[Opening The data section]
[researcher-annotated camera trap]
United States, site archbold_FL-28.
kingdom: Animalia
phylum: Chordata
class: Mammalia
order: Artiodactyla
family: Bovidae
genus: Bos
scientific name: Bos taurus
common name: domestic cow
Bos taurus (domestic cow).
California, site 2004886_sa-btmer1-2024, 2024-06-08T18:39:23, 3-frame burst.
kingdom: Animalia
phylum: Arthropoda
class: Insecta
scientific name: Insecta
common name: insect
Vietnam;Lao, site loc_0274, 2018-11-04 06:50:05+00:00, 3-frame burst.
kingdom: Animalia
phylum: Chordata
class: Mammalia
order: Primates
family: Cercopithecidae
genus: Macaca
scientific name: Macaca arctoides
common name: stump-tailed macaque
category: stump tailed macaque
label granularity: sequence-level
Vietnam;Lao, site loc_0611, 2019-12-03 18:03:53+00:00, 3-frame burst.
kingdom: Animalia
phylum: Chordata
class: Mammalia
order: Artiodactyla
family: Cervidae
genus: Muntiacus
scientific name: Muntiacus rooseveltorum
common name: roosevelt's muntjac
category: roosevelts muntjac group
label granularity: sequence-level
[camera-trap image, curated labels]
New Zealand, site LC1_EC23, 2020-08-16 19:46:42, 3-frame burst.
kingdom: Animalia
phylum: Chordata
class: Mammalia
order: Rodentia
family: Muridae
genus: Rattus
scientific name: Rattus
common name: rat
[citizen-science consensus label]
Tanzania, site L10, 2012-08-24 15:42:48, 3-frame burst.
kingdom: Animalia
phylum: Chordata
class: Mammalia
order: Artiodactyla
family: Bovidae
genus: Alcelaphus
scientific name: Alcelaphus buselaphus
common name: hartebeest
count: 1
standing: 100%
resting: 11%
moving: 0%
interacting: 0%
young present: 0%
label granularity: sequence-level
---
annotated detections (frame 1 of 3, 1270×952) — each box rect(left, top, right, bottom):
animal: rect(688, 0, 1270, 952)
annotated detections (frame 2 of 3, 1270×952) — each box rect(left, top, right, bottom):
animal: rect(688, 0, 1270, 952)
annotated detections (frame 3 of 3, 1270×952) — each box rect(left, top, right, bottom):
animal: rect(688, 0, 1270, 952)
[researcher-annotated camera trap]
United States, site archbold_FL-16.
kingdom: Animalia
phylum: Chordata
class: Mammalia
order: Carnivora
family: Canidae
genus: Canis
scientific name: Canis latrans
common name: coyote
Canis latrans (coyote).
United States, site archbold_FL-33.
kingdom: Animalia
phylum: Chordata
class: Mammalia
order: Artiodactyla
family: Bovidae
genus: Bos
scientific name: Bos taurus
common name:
[Closing The data section]
= Aim of the task =
Could you transcribe the entries exactly, from the first line through the line containing "2024-06-08T18:39:23, 3-frame burst.", and give nothing more?

= Solution =
[researcher-annotated camera trap]
United States, site archbold_FL-28.
kingdom: Animalia
phylum: Chordata
class: Mammalia
order: Artiodactyla
family: Bovidae
genus: Bos
scientific name: Bos taurus
common name: domestic cow
Bos taurus (domestic cow).
California, site 2004886_sa-btmer1-2024, 2024-06-08T18:39:23, 3-frame burst.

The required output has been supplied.